Thomas Kyd (baptised 6 November 1558; buried 15 August 1594) was an English dramatist, the author of The Spanish Tragedy, and one of the most important figures in the development of Elizabethan drama.
Although well known in his own time, Kyd fell into obscurity until 1773 when Thomas Hawkins (an early editor of The Spanish Tragedy) discovered that Kyd was named as its author by Thomas Heywood in his Apologie for Actors (1612). A hundred years later, scholars in Germany and England began to shed light on his life and work, including the controversial finding that he may have been the author of a Hamlet play pre-dating Shakespeare's.
Came upon this while studying John Donne elegies. Donne's The Bracelet is possibly written in part to lampoon what Donne probably saw as the well-worn sentiments and silly (but enjoyable) tragicness of Soliman and Persida, which is written by one of Shakespeare's contemporaries.

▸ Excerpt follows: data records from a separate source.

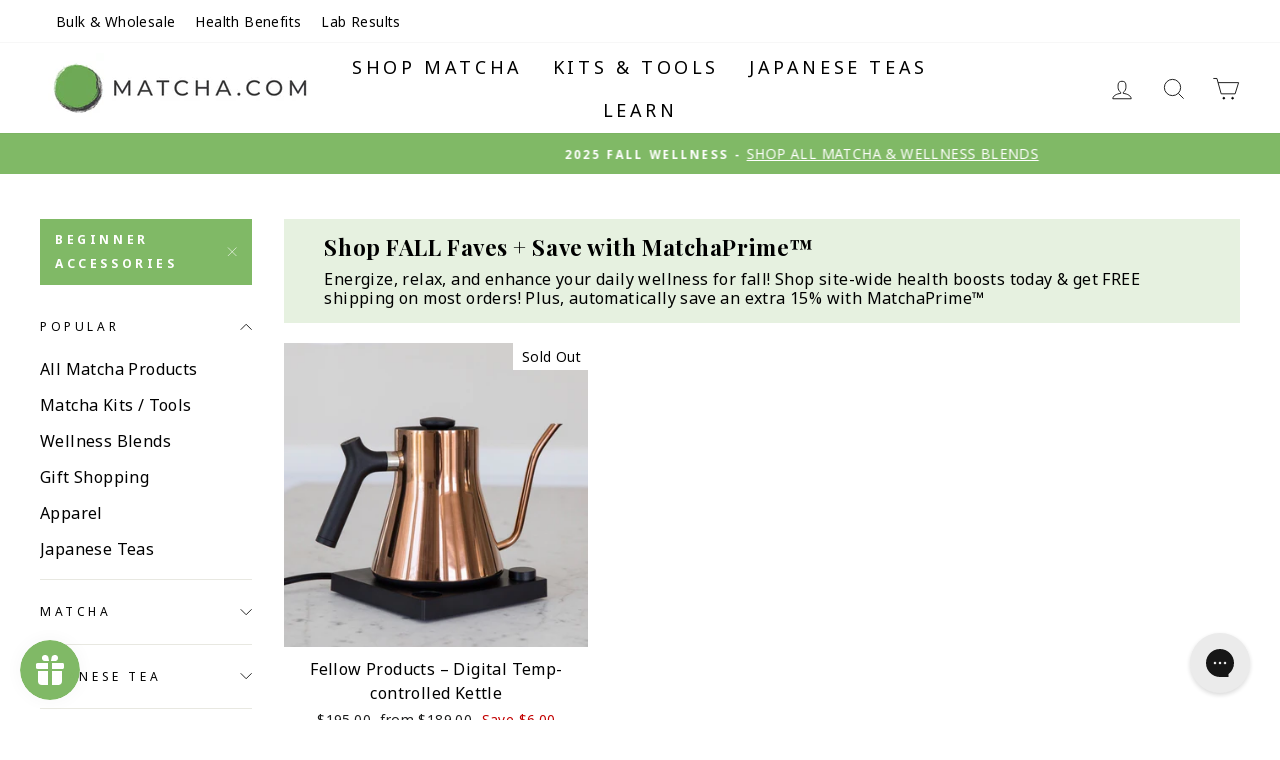

--- FILE ---
content_type: text/css
request_url: https://matcha.com/cdn/shop/t/160/assets/recharge.css?v=59998731889514795361750799913
body_size: -493
content:
.rc-radio{border-bottom:1px solid var(--colorBorder)}.rc-radio__label,.rc-option__text{color:#040404;font-weight:700!important;text-transform:none!important;letter-spacing:0px!important;font-size:17px!important}.rc-option__onetime,.rc-option__subsave{padding-bottom:15px!important}.rc-option__subsave{padding-top:15px!important}.rc-option__discount{display:none!important}.rc-option__subsave .rc-radio__label .rc-option__text{color:#80b966}.rc-option__subsave .rc-radio__label .rc-option__text:after{content:"\2122"}.rc_widget__option__plans__dropdown{width:100%}.rc_popup{padding-bottom:0!important}.rc_popup_label_wrapper{display:flex;justify-content:center;align-items:flex-start}.rc_popup__label{font-size:14px;line-height:16px;color:#7d7d7d}
/*# sourceMappingURL=/cdn/shop/t/160/assets/recharge.css.map?v=59998731889514795361750799913 */


--- FILE ---
content_type: text/json
request_url: https://conf.config-security.com/model
body_size: 84
content:
{"title":"recommendation AI model (keras)","structure":"release_id=0x33:7e:2d:37:41:3a:6b:5a:36:3c:3b:3e:28:70:5f:28:48:2e:6a:2b:50:5d:26:26:64:7d:73:2d:47;keras;3s1wt9l2dqhe325npikyxlkcjnuvv977xpeak7elciok312soboq2pfnticv0vj4lfiy7l0h","weights":"../weights/337e2d37.h5","biases":"../biases/337e2d37.h5"}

genuinely one of the crazy bisexual erotic triangles of all time. thank god. soliman is like if proteus was aufidius and i'm a little obsessed. cannot say the racial politics play are ~good~ but he might be the most complex and compelling turkish character i've come across in early modern english drama because he's largely too busy being in love with perseda and erastus to act like a caricature. probably 3.5 stars but i'm embarrassingly easy to appeal to.
I read this for an early modern artifact analysis assignment and it was actually amazing! Written really well for the time period. This is basically a political love triangle where the chorus of the play argues about whether love, fortune, or death has the greatest effect on tragedy.